IPv6アドレスの設定(グローバルユニキャストアドレス)
IPv6では、インターフェースごとにアドレスを割り当てる必要があります。基本の設定は次のように行います。
(config-if)# ipv6 address アドレス/プレフィックス長 [ eui-64 ] [ anycast ]
ここで重要なポイントを整理しておきます。
- 手動割り当て
管理者が明示的にアドレスを設定します。
例:(config-if)# ipv6 address 2001:1:1:1::1/64 - EUI-64による自動生成
インターフェースのMACアドレスを基にホスト部が自動生成されます。
例:(config-if)# ipv6 address 2001:1:1:1::/64 eui-64 - エニーキャストアドレス
複数の機器が同じアドレスを持ち、最も近い機器にトラフィックを届ける仕組みです。
例:(config-if)# ipv6 address 2001:2:2:2::/64 anycast
IPv6アドレスの設定(リンクローカルアドレス)
リンクローカルアドレスは、同一リンク内で必ず必要となるIPv6アドレスです。通常は自動的に生成されるため、特に指定する必要はありません。しかし、運用上の分かりやすさから、手動で設定する場合もあります。
手動設定の例:
(config-if)# ipv6 address FE80::1234:abc:12:1 link-local
また、次のコマンドを使うと、そのインターフェースで自動的にリンクローカルアドレスが有効になります。
(config-if)# ipv6 enable
ただし、実務や試験では「グローバルアドレスを設定すればリンクローカルは自動生成される」という理解が重要です。
IPv6アドレスの自動取得(オプション)
ルータのインターフェースにも、ホストと同様に自動設定を行うことができます。あまり一般的ではありませんが、知識として覚えておきましょう。
(config-if)# ipv6 address autoconfig default
default を付けると、RA(ルータアドバタイズメント)の情報をもとにデフォルトルートも登録されます。ただし、この設定は1台のルータに1つのインターフェースでしか有効にできません。
インターフェースのIPv6確認
設定した内容は、次のコマンドで確認できます。
# show ipv6 interface
ここで表示される内容には以下が含まれます。
- グローバルユニキャストアドレス
- リンクローカルアドレス
- 参加しているマルチキャストグループ
また、インターフェースが物理的にダウンしている場合、IPv6アドレスは「tentative(暫定)」と表示される点も試験で狙われやすいポイントです。
CatalystスイッチでのIPv6有効化
スイッチでは、IPv6を有効化する前に「SDMテンプレート」の設定が必要です。Catalyst3750シリーズなどでは、以下のように設定します。

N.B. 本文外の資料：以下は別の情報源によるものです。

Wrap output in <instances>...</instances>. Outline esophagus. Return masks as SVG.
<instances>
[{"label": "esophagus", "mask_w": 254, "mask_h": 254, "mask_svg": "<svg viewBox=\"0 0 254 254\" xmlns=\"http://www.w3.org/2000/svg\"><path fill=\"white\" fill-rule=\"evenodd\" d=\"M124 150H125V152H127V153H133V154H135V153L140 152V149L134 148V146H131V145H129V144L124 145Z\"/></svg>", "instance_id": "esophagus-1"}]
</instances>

(config)# sdm prefer dual-ipv4-and-ipv6 { default | routing | vlan }
選択肢の意味は以下の通りです。
- default … IPv4/IPv6のL2・L3機能をバランスよく利用
- routing … IPv4/IPv6のルーティング機能を最大限利用
- vlan … VLAN機能を最大限利用
例:IPv6ルーティングを重視する場合
Catalyst(config)# sdm prefer dual-ipv4-and-ipv6 routing
Catalyst# copy run start
Catalyst# reload
この設定は再起動後に反映されるため、忘れずに reload を実行してください。
この流れをしっかり押さえると、IPv6の基本設定はほぼマスターできます。特に「unicast-routing の有効化」「EUI-64 の仕組み」「リンクローカルの自動生成」の3点は試験で頻出です。
IPv6 RA(Router Advertisement)の基本
IPv6ネットワークでは、ルータが送信するRAメッセージ(Router Advertisement)が、ホスト側の自動設定に大きな役割を持ちます。RAにはデフォルトルータの情報や利用可能なプレフィックスが含まれ、ホストはそれを基にアドレスやデフォルトゲートウェイを自動的に設定します。ここではRAに関する主な設定コマンドを整理します。試験では「RAの動作と調整項目」が頻出ですので、仕組みと代表的なコマンドは確実に覚えておきましょう。
RAメッセージの送信間隔の調整
ルータが定期的にRAメッセージを送信する間隔を調整できます。デフォルトは 200秒 ですが、必要に応じて変更可能です。
(config-if)# ipv6 nd ra interval 最大値 [最小値]
- 最大値:4~1800秒
- 最小値:3~150秒(省略可)
ミリ秒単位で指定する場合は msec を使います。
例:300秒ごとにRAを送信
(config)# interface g0/0
(config-if)# ipv6 nd ra interval 300
ルータライフタイムの設定
ルータライフタイムは、「このルータをデフォルトルータとして利用できる時間」を表します。デフォルトは 1800秒(30分) です。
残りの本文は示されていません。